16 junho 2007

As mudanças do ‘The Wall Street Journal’

No ‘DN’ (15/06) refere-se a «nova mudança organizacional» do ‘‘The Wall Street Journal’, apontando a situação em que a nova estrutura contemplará a integração do noticiário impresso e do online. Para além dos aspectos curiosos sobre a possibilidade desta reestruturação obedecer a critérios de rendibilidade, que permitirão preparar a venda do jornal, salienta-se o aumento do preço de 50% no seu preço de capa, o que não é qualquer aumento mitigado, mas um aumento sério, duro mesmo. Já se antevê o que virá a seguir: redistribuição de tarefas, jornalistas a mais, despedimentos, etc. Nada de extraordinário, como o pode comprovar o jornal que, no caso português, de ‘Público’ passou a ‘P’, mudou o grafismo graças a um designer britânico, reduziu alguma da informação impressa ao nível da produzida nos jornais gratuitos, e institucionalizou o perfil do seu «leitor» como um «navegador», aquele que «lê» tanto a versão em papel como a digital, e passa de uma para outra como quem «navega» na Internet passando de imagem a imagem e de conteúdo a conteúdo.

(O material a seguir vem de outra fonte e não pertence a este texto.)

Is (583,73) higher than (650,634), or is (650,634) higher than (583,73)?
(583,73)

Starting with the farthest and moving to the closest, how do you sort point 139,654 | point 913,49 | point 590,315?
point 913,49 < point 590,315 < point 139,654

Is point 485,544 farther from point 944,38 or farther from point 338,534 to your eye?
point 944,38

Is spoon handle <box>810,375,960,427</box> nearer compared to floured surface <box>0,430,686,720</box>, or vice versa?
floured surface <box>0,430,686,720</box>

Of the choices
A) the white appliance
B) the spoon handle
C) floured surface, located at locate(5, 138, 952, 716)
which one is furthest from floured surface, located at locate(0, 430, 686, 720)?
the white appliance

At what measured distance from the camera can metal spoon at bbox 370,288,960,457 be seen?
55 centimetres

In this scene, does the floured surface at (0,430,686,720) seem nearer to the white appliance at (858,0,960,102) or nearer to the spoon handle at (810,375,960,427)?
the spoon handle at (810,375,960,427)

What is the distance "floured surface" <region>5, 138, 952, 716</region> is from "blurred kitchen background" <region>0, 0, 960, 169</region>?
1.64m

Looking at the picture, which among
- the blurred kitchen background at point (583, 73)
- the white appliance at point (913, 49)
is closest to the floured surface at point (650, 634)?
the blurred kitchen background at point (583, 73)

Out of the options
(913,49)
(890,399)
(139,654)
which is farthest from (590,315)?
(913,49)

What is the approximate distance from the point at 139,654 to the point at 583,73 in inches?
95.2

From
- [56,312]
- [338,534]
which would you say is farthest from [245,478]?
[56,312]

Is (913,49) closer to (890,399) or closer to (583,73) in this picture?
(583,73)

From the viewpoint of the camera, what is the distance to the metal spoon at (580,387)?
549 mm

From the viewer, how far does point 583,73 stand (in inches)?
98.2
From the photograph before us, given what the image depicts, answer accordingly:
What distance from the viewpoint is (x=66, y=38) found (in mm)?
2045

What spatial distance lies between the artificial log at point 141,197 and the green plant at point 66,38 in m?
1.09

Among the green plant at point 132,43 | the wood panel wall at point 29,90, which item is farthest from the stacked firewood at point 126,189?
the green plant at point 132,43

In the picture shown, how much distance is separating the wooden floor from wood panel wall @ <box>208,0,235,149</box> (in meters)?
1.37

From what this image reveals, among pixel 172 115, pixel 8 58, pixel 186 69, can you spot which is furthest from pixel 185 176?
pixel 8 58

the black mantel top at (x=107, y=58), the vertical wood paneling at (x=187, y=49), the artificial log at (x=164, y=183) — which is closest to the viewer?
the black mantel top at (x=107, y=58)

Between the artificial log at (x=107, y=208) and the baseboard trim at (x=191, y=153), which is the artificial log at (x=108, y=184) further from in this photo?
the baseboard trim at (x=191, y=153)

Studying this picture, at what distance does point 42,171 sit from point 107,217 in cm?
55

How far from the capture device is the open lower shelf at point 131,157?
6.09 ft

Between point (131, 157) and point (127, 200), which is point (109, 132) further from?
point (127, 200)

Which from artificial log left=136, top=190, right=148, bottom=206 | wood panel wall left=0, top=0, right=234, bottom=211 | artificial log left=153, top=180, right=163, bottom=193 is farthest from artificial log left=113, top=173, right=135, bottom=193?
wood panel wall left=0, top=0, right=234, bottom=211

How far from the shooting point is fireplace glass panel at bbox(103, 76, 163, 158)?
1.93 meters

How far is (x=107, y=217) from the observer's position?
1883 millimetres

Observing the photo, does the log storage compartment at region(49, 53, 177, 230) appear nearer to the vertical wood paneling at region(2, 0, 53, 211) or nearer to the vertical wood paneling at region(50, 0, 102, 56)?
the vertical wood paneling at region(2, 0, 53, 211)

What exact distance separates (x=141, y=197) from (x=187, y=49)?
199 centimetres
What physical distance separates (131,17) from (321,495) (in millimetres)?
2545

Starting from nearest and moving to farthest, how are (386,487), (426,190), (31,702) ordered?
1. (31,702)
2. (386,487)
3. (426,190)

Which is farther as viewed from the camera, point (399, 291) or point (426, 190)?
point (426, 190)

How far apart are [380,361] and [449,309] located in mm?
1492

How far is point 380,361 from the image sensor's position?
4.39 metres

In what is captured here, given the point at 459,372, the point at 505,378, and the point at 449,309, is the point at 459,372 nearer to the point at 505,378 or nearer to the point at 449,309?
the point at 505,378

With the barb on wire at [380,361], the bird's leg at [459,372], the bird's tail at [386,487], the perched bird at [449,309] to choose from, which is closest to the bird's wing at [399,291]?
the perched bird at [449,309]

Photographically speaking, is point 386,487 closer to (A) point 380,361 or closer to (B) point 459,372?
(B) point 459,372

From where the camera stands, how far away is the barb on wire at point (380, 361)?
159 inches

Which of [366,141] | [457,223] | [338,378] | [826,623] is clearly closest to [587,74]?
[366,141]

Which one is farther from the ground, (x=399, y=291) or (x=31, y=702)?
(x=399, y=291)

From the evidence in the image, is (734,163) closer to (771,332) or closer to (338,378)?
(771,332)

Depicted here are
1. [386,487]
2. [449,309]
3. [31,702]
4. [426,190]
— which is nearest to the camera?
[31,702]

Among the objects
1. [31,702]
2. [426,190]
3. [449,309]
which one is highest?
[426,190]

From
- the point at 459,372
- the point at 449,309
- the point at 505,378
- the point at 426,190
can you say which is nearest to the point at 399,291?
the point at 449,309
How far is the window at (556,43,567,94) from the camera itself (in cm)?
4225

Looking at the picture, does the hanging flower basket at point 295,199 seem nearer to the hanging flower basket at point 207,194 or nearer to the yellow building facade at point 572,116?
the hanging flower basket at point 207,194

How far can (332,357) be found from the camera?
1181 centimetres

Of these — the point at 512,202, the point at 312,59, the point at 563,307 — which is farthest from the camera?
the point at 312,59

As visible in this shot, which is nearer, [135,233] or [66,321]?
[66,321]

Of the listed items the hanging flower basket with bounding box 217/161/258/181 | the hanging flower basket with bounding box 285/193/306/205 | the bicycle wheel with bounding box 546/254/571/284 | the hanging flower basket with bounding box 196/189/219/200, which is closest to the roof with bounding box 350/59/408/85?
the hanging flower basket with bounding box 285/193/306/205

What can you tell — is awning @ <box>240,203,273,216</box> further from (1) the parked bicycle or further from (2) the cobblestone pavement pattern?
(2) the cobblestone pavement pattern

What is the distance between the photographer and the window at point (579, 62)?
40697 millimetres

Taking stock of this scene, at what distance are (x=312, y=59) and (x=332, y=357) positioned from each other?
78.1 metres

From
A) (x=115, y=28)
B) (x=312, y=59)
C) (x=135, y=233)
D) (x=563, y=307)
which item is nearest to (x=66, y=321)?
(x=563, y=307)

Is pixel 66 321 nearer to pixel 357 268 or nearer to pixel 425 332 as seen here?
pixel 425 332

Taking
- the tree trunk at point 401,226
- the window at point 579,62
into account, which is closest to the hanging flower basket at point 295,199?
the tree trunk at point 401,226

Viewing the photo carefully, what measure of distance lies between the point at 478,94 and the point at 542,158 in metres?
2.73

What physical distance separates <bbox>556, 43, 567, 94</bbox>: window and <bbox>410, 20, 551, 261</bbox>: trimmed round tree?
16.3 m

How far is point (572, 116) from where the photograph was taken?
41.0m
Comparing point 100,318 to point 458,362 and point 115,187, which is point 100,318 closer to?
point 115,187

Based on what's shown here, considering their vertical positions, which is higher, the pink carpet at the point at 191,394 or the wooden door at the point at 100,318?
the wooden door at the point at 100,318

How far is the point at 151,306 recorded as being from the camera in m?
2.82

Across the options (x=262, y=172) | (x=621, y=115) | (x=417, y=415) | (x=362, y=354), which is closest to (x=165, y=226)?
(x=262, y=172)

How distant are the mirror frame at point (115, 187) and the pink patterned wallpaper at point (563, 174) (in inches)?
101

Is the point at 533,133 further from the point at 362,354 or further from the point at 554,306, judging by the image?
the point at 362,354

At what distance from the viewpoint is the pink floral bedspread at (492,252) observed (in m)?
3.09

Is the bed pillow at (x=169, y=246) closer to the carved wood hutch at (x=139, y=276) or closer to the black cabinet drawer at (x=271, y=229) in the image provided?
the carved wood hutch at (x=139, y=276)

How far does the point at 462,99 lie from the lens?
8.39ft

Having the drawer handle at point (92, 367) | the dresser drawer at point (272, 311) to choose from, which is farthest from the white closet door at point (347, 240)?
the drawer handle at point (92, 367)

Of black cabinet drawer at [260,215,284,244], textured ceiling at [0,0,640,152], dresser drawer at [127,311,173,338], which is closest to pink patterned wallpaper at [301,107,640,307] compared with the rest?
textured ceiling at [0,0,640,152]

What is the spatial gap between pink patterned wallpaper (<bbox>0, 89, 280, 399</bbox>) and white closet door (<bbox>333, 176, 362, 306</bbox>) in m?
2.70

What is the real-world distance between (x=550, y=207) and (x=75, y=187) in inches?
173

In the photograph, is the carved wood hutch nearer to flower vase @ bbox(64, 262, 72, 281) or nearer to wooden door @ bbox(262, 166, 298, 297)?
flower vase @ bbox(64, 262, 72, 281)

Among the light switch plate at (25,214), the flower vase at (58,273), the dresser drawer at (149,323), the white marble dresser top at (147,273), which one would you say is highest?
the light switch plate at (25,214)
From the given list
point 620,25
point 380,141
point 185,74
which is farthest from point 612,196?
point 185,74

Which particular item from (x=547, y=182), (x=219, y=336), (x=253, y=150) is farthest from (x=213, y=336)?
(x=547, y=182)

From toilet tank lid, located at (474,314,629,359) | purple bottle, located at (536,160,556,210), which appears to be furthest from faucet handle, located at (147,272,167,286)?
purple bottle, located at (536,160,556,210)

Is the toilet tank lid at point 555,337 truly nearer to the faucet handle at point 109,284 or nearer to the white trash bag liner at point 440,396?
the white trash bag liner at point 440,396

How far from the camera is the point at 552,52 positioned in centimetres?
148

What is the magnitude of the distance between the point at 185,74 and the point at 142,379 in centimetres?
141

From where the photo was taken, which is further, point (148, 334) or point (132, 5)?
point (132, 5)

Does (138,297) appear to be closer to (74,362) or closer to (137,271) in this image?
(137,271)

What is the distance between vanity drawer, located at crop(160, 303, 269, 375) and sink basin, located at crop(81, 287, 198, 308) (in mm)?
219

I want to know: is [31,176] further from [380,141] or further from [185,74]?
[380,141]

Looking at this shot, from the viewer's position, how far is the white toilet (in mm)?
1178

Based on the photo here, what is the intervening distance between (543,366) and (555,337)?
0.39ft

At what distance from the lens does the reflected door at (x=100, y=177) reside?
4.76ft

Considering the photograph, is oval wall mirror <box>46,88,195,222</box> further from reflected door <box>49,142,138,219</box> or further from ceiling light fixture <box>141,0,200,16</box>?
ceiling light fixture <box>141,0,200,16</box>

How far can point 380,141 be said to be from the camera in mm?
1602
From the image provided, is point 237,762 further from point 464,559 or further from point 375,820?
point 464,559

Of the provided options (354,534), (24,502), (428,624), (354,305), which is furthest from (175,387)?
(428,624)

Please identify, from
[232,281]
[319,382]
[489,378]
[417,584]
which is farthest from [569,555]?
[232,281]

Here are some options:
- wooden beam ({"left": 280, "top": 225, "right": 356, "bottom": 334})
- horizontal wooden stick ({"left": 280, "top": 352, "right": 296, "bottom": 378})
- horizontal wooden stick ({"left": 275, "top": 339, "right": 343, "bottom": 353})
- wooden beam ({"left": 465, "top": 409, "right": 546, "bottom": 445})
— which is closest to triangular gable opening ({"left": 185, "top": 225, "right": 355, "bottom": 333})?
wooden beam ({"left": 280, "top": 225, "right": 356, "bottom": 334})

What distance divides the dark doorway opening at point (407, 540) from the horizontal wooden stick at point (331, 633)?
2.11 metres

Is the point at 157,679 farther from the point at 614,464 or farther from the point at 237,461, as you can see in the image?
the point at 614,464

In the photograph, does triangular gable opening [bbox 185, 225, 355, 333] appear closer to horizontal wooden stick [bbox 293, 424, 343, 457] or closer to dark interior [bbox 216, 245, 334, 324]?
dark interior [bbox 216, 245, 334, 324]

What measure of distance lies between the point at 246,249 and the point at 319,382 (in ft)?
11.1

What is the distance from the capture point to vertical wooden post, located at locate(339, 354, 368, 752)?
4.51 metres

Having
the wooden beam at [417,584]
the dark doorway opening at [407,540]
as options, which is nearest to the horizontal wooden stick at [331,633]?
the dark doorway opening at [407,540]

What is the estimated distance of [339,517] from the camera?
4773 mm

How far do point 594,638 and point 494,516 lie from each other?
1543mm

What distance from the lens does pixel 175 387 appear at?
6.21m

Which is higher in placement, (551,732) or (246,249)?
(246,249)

O que destoa no meio destas grandes viragens nos órgãos de comunicação de massas, é a de, por um lado, no que respeita aos jornais, apregoar-se a sua rápida extinção - do que resulta a necessidade premente da sua súbita conversão -, e, por outro, difundir-se exactamente o seu oposto, o seu crescimento em alguns países - do que resulta não tanto a necessidade de celebrar exéquias, mas a de adaptar toda a indústria a novos paradigmas, do design à «navegabilidade». Quer de um ponto de vista quer de outro, o resultado vai parar ao mesmo, à moda da mudança e da padronização pelo nível mais vendável, pois, do que se trata, no que respeita ao investimento, é do retorno do capital, e neste aspecto, não é propriamente a qualidade que tem a última palavra, mas o poder de atracção que um jornal pode ter junto do público «consumidor» que o paga.
Ora, esta atracção continua a ser postulada da mesma forma tradicional que qualquer outro produto, consoante a moda e obedecendo ao velho critério de que tudo se vende, desde que existam compradores. Hoje, é a moda do design, concebido como a quinta-essência de qualquer negócio, bem como o critério de que vale tudo para conseguir a adesão do público consumidor, e que este, por uma razão ou por outra, há-de sempre submeter-se aos ditames da lei do marketing. Supor-se outros critérios, supor-se que um jornal se faz para um determinado público e que só a esse deve prestar contas e submeter-se, já sai da bitola dos manuais. Supor-se que a esse público o jornal deve a qualidade que o fez tornar-se um objecto de consumo imprescindível, e que praticamente nada deve tocar nessa relação tácita entre jornal e público, a não ser o que decorre da sedimentação sempre renovada dessa relação, é injusto para a moda e para os cânones da mudança a todo o custo. Supor-se que a garantia da qualidade - e do retorno do investimento - pode requerer um aumento substancial do preço (o do ‘Wall Street’ é de 50%!) a que o consumidor está habituado a pagar para ter o jornal que reconhece como «seu», é sempre visto como um mal maior a que se recorre quando a concorrência parece alinhar pelo mesmo diapasão. Supor-se que esta sociedade anónima, que ajuda a produzir e a consumir um jornal, tem de assimilar-se a um povo como se este fosse todo ele feito da mesma matéria e qualidade, seria a mesma coisa que pensar-se que, pelo facto de os jornais andarem todos a proceder às suas reestruturações, ficando cada vez mais iguais entre si, também o «leitor» seria uma categoria universal igual em todo o lado, da primeira à última página do jornal, com uma forma indistinta de leitura, e, em última análise, incapaz de discernir sobre o tipo de jornal que prefere, seduzido, como é «natural» que se pense, pela eficácia dos condicionalismos exteriores ao próprio jornal.
Que a qualidade de um jornal diário seja paga por um público exigente disponível para tal, é algo que ainda falta concretizar. Ao invés, fazer passar uma coisa disforme, igual a tantas outras que assim obtêm forma, pela qualidade de conteúdos de referência, é assunto de moda. Em casos específicos, trata-se de uma questão de bolsa.